> [Document excerpt]

Converting Documents to Web Pages

  using Microsoft Word 2000
by Paul Zarucki, Electronic Equipments Ltd., January 2006.


This tutorial shows you how to convert Word documents into web pages. If you have Word documents that you would like to turn into pages that can be easily viewed in a web browser and/or published on the Internet then this is for you.

You can follow the tutorial using one of your own documents or you can download the example document (right-click the link and choose Save Target As from the pop-up menu).
Software Used
The following software is used in this tutorial:
  • Microsoft Word 2000
  • Internet Explorer 5
  • Microsoft Windows 95
If your software or version is different some details might differ but the general principles will remain the same.


Converting the Document to a Web Page

Step 1 - open the document

Here is our example document open in Word.
Example document in Word


Step 2 - choose File -> Save As Web Page


Saving the document as a web page


Step 3 - Save As dialogue

The Save As dialogue lets you choose where to save the file and change the file name. By default the file name will be the same as the original document but ending in ".htm" instead of ".doc" to signify that it is a web page.

In the example shown here, the file will be called "bluebell.htm" and will be saved in the folder called "word2000". It will make life easier later on if you use lower case file names without blank spaces (hyphens and underscores are ok).

Click the Save button to save the file.
Save As dialogue box


Previewing the Web Page

Step 1 - choose File -> Web Page Preview

Previewing the web page


Step 2 - preview the web page

The web page should open in the Internet Explorer showing you how the document will look when viewed with a web browser. Here is the example web page produced from the example document.

Although the content should be identical to the original document, there will be some differences in layout which vary with the version of web browser being used, screen size, available fonts, and so on. Since these factors vary from one computer to another, you can't control every detail of how the document will be laid out in the web browser's window and it is wise to design your documents so that precise details of the layout and fonts don't matter. Bear in mind that if a font you have used is not available on the computer being used to view the web page the browser will substitute another font in its place.

> [Record extracts]
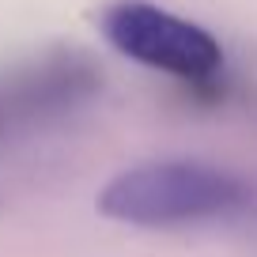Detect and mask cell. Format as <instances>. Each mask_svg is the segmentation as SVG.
I'll list each match as a JSON object with an SVG mask.
<instances>
[{"instance_id": "1", "label": "cell", "mask_w": 257, "mask_h": 257, "mask_svg": "<svg viewBox=\"0 0 257 257\" xmlns=\"http://www.w3.org/2000/svg\"><path fill=\"white\" fill-rule=\"evenodd\" d=\"M246 201V182L208 163H140L106 182L98 212L133 227H170L227 216Z\"/></svg>"}, {"instance_id": "2", "label": "cell", "mask_w": 257, "mask_h": 257, "mask_svg": "<svg viewBox=\"0 0 257 257\" xmlns=\"http://www.w3.org/2000/svg\"><path fill=\"white\" fill-rule=\"evenodd\" d=\"M98 31L121 57L185 83H208L223 64L219 42L201 23L155 8L148 0L110 4L98 19Z\"/></svg>"}]
</instances>
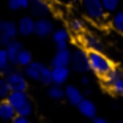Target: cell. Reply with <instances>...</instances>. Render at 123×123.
<instances>
[{"instance_id": "cell-1", "label": "cell", "mask_w": 123, "mask_h": 123, "mask_svg": "<svg viewBox=\"0 0 123 123\" xmlns=\"http://www.w3.org/2000/svg\"><path fill=\"white\" fill-rule=\"evenodd\" d=\"M88 65H90V69L96 73L98 76H104L114 66V63L101 51H88Z\"/></svg>"}, {"instance_id": "cell-2", "label": "cell", "mask_w": 123, "mask_h": 123, "mask_svg": "<svg viewBox=\"0 0 123 123\" xmlns=\"http://www.w3.org/2000/svg\"><path fill=\"white\" fill-rule=\"evenodd\" d=\"M82 5H84V10H85V13H87V16L90 19H93L96 22L104 19L106 10L103 6L101 0H82Z\"/></svg>"}, {"instance_id": "cell-3", "label": "cell", "mask_w": 123, "mask_h": 123, "mask_svg": "<svg viewBox=\"0 0 123 123\" xmlns=\"http://www.w3.org/2000/svg\"><path fill=\"white\" fill-rule=\"evenodd\" d=\"M71 68L77 73H85L90 69L88 65V52H85L84 49H76L71 54Z\"/></svg>"}, {"instance_id": "cell-4", "label": "cell", "mask_w": 123, "mask_h": 123, "mask_svg": "<svg viewBox=\"0 0 123 123\" xmlns=\"http://www.w3.org/2000/svg\"><path fill=\"white\" fill-rule=\"evenodd\" d=\"M18 35V25L11 21H0V44L6 46Z\"/></svg>"}, {"instance_id": "cell-5", "label": "cell", "mask_w": 123, "mask_h": 123, "mask_svg": "<svg viewBox=\"0 0 123 123\" xmlns=\"http://www.w3.org/2000/svg\"><path fill=\"white\" fill-rule=\"evenodd\" d=\"M6 80L11 90H27V79L19 71H10L6 74Z\"/></svg>"}, {"instance_id": "cell-6", "label": "cell", "mask_w": 123, "mask_h": 123, "mask_svg": "<svg viewBox=\"0 0 123 123\" xmlns=\"http://www.w3.org/2000/svg\"><path fill=\"white\" fill-rule=\"evenodd\" d=\"M5 99H6L14 109H19L21 106L25 104L27 101H30L29 96H27V93H25V90H11Z\"/></svg>"}, {"instance_id": "cell-7", "label": "cell", "mask_w": 123, "mask_h": 123, "mask_svg": "<svg viewBox=\"0 0 123 123\" xmlns=\"http://www.w3.org/2000/svg\"><path fill=\"white\" fill-rule=\"evenodd\" d=\"M54 32V25L52 22L46 18H40L38 21H35V35L40 38H46Z\"/></svg>"}, {"instance_id": "cell-8", "label": "cell", "mask_w": 123, "mask_h": 123, "mask_svg": "<svg viewBox=\"0 0 123 123\" xmlns=\"http://www.w3.org/2000/svg\"><path fill=\"white\" fill-rule=\"evenodd\" d=\"M52 66H68L71 63V52L68 51V47L63 49H57V54L52 58Z\"/></svg>"}, {"instance_id": "cell-9", "label": "cell", "mask_w": 123, "mask_h": 123, "mask_svg": "<svg viewBox=\"0 0 123 123\" xmlns=\"http://www.w3.org/2000/svg\"><path fill=\"white\" fill-rule=\"evenodd\" d=\"M29 8L32 11V14L36 18H44L49 13V5L46 0H30Z\"/></svg>"}, {"instance_id": "cell-10", "label": "cell", "mask_w": 123, "mask_h": 123, "mask_svg": "<svg viewBox=\"0 0 123 123\" xmlns=\"http://www.w3.org/2000/svg\"><path fill=\"white\" fill-rule=\"evenodd\" d=\"M18 33L22 36H29L32 33H35V21H33L30 16H24L21 18L18 24Z\"/></svg>"}, {"instance_id": "cell-11", "label": "cell", "mask_w": 123, "mask_h": 123, "mask_svg": "<svg viewBox=\"0 0 123 123\" xmlns=\"http://www.w3.org/2000/svg\"><path fill=\"white\" fill-rule=\"evenodd\" d=\"M69 77V68L68 66H52V84H65Z\"/></svg>"}, {"instance_id": "cell-12", "label": "cell", "mask_w": 123, "mask_h": 123, "mask_svg": "<svg viewBox=\"0 0 123 123\" xmlns=\"http://www.w3.org/2000/svg\"><path fill=\"white\" fill-rule=\"evenodd\" d=\"M77 109H79V112L82 114L84 117H87V118H93L96 115V106L92 99L88 98H84L82 101L77 104Z\"/></svg>"}, {"instance_id": "cell-13", "label": "cell", "mask_w": 123, "mask_h": 123, "mask_svg": "<svg viewBox=\"0 0 123 123\" xmlns=\"http://www.w3.org/2000/svg\"><path fill=\"white\" fill-rule=\"evenodd\" d=\"M65 98L68 99L69 104L77 106L84 99V93L77 87H74V85H68V87L65 88Z\"/></svg>"}, {"instance_id": "cell-14", "label": "cell", "mask_w": 123, "mask_h": 123, "mask_svg": "<svg viewBox=\"0 0 123 123\" xmlns=\"http://www.w3.org/2000/svg\"><path fill=\"white\" fill-rule=\"evenodd\" d=\"M82 43H84V46L87 47V51H103V43L93 33H84Z\"/></svg>"}, {"instance_id": "cell-15", "label": "cell", "mask_w": 123, "mask_h": 123, "mask_svg": "<svg viewBox=\"0 0 123 123\" xmlns=\"http://www.w3.org/2000/svg\"><path fill=\"white\" fill-rule=\"evenodd\" d=\"M52 40H54L57 49H63V47L68 46V41H69V33L68 30L65 29H58L52 32Z\"/></svg>"}, {"instance_id": "cell-16", "label": "cell", "mask_w": 123, "mask_h": 123, "mask_svg": "<svg viewBox=\"0 0 123 123\" xmlns=\"http://www.w3.org/2000/svg\"><path fill=\"white\" fill-rule=\"evenodd\" d=\"M6 54H8V58H10V63L13 65V63H16V60H18V55L19 52L22 51V44L19 43V41H14V40H11L10 43L6 44Z\"/></svg>"}, {"instance_id": "cell-17", "label": "cell", "mask_w": 123, "mask_h": 123, "mask_svg": "<svg viewBox=\"0 0 123 123\" xmlns=\"http://www.w3.org/2000/svg\"><path fill=\"white\" fill-rule=\"evenodd\" d=\"M41 65L40 62H32L24 68V73H25V77L33 80H40V73H41Z\"/></svg>"}, {"instance_id": "cell-18", "label": "cell", "mask_w": 123, "mask_h": 123, "mask_svg": "<svg viewBox=\"0 0 123 123\" xmlns=\"http://www.w3.org/2000/svg\"><path fill=\"white\" fill-rule=\"evenodd\" d=\"M16 115V109L5 99L0 103V118L2 120H13Z\"/></svg>"}, {"instance_id": "cell-19", "label": "cell", "mask_w": 123, "mask_h": 123, "mask_svg": "<svg viewBox=\"0 0 123 123\" xmlns=\"http://www.w3.org/2000/svg\"><path fill=\"white\" fill-rule=\"evenodd\" d=\"M122 76H123V71H122V69L112 66V68H111V69H109V71L104 74V76H103V82H104L107 87H111V85H112V84L115 82L118 77H122Z\"/></svg>"}, {"instance_id": "cell-20", "label": "cell", "mask_w": 123, "mask_h": 123, "mask_svg": "<svg viewBox=\"0 0 123 123\" xmlns=\"http://www.w3.org/2000/svg\"><path fill=\"white\" fill-rule=\"evenodd\" d=\"M32 62H33V58H32V52L27 51V49H22V51L19 52V55H18L16 65L22 66V68H25V66L29 65V63H32Z\"/></svg>"}, {"instance_id": "cell-21", "label": "cell", "mask_w": 123, "mask_h": 123, "mask_svg": "<svg viewBox=\"0 0 123 123\" xmlns=\"http://www.w3.org/2000/svg\"><path fill=\"white\" fill-rule=\"evenodd\" d=\"M10 71H13V69L10 68V58H8L6 49H2L0 47V73L8 74Z\"/></svg>"}, {"instance_id": "cell-22", "label": "cell", "mask_w": 123, "mask_h": 123, "mask_svg": "<svg viewBox=\"0 0 123 123\" xmlns=\"http://www.w3.org/2000/svg\"><path fill=\"white\" fill-rule=\"evenodd\" d=\"M40 82L44 85H51L52 84V68L46 65H41V73H40Z\"/></svg>"}, {"instance_id": "cell-23", "label": "cell", "mask_w": 123, "mask_h": 123, "mask_svg": "<svg viewBox=\"0 0 123 123\" xmlns=\"http://www.w3.org/2000/svg\"><path fill=\"white\" fill-rule=\"evenodd\" d=\"M49 96H51L52 99H55V101H58L62 98H65V88H62L58 84H55V85H52V87L49 88Z\"/></svg>"}, {"instance_id": "cell-24", "label": "cell", "mask_w": 123, "mask_h": 123, "mask_svg": "<svg viewBox=\"0 0 123 123\" xmlns=\"http://www.w3.org/2000/svg\"><path fill=\"white\" fill-rule=\"evenodd\" d=\"M112 25H114V29H115L117 32L123 33V10L122 11H117L115 14H114V18H112Z\"/></svg>"}, {"instance_id": "cell-25", "label": "cell", "mask_w": 123, "mask_h": 123, "mask_svg": "<svg viewBox=\"0 0 123 123\" xmlns=\"http://www.w3.org/2000/svg\"><path fill=\"white\" fill-rule=\"evenodd\" d=\"M29 5H30V0H8V6H10V10H13V11L27 8Z\"/></svg>"}, {"instance_id": "cell-26", "label": "cell", "mask_w": 123, "mask_h": 123, "mask_svg": "<svg viewBox=\"0 0 123 123\" xmlns=\"http://www.w3.org/2000/svg\"><path fill=\"white\" fill-rule=\"evenodd\" d=\"M69 29H71V32H74V33H84L85 24H84L82 19H73V21L69 22Z\"/></svg>"}, {"instance_id": "cell-27", "label": "cell", "mask_w": 123, "mask_h": 123, "mask_svg": "<svg viewBox=\"0 0 123 123\" xmlns=\"http://www.w3.org/2000/svg\"><path fill=\"white\" fill-rule=\"evenodd\" d=\"M10 92H11V88L6 80V76H0V98H6Z\"/></svg>"}, {"instance_id": "cell-28", "label": "cell", "mask_w": 123, "mask_h": 123, "mask_svg": "<svg viewBox=\"0 0 123 123\" xmlns=\"http://www.w3.org/2000/svg\"><path fill=\"white\" fill-rule=\"evenodd\" d=\"M103 2V6H104L106 13H114V11H117V8H118L120 5V0H101Z\"/></svg>"}, {"instance_id": "cell-29", "label": "cell", "mask_w": 123, "mask_h": 123, "mask_svg": "<svg viewBox=\"0 0 123 123\" xmlns=\"http://www.w3.org/2000/svg\"><path fill=\"white\" fill-rule=\"evenodd\" d=\"M109 88H111V90H112L115 95H118V96H123V76L118 77V79H117Z\"/></svg>"}, {"instance_id": "cell-30", "label": "cell", "mask_w": 123, "mask_h": 123, "mask_svg": "<svg viewBox=\"0 0 123 123\" xmlns=\"http://www.w3.org/2000/svg\"><path fill=\"white\" fill-rule=\"evenodd\" d=\"M33 112V107H32V103L27 101L24 106H21L19 109H16V114H19V115H25V117H30Z\"/></svg>"}, {"instance_id": "cell-31", "label": "cell", "mask_w": 123, "mask_h": 123, "mask_svg": "<svg viewBox=\"0 0 123 123\" xmlns=\"http://www.w3.org/2000/svg\"><path fill=\"white\" fill-rule=\"evenodd\" d=\"M13 122L14 123H29V117L25 115H19V114H16L14 118H13Z\"/></svg>"}, {"instance_id": "cell-32", "label": "cell", "mask_w": 123, "mask_h": 123, "mask_svg": "<svg viewBox=\"0 0 123 123\" xmlns=\"http://www.w3.org/2000/svg\"><path fill=\"white\" fill-rule=\"evenodd\" d=\"M93 122L95 123H107V120H106L104 117H96V115H95L93 117Z\"/></svg>"}, {"instance_id": "cell-33", "label": "cell", "mask_w": 123, "mask_h": 123, "mask_svg": "<svg viewBox=\"0 0 123 123\" xmlns=\"http://www.w3.org/2000/svg\"><path fill=\"white\" fill-rule=\"evenodd\" d=\"M80 82H82V85H88V84H90V77L88 76H82Z\"/></svg>"}, {"instance_id": "cell-34", "label": "cell", "mask_w": 123, "mask_h": 123, "mask_svg": "<svg viewBox=\"0 0 123 123\" xmlns=\"http://www.w3.org/2000/svg\"><path fill=\"white\" fill-rule=\"evenodd\" d=\"M92 95V88H88L87 85H85V90H84V96H90Z\"/></svg>"}, {"instance_id": "cell-35", "label": "cell", "mask_w": 123, "mask_h": 123, "mask_svg": "<svg viewBox=\"0 0 123 123\" xmlns=\"http://www.w3.org/2000/svg\"><path fill=\"white\" fill-rule=\"evenodd\" d=\"M66 2H76V0H66Z\"/></svg>"}]
</instances>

> [Task requirements]
1. Answer these questions about the Word-to-web-page tutorial:
(a) Which version of Internet Explorer appears in the list of software used?
(b) By default, what ending does the saved file name have in place of ".doc"?
(c) What does the browser do when a font in the document is not available on the computer viewing the web page?
2. Reproduce everything in the Word-to-web-page tutorial from "Software Used" down to "remain the same.", word for word.

> [Expected results]
1.
(a) Internet Explorer 5
(b) ".htm"
(c) It substitutes another font in its place.

2.
Software Used
The following software is used in this tutorial:
  • Microsoft Word 2000
  • Internet Explorer 5
  • Microsoft Windows 95
If your software or version is different some details might differ but the general principles will remain the same.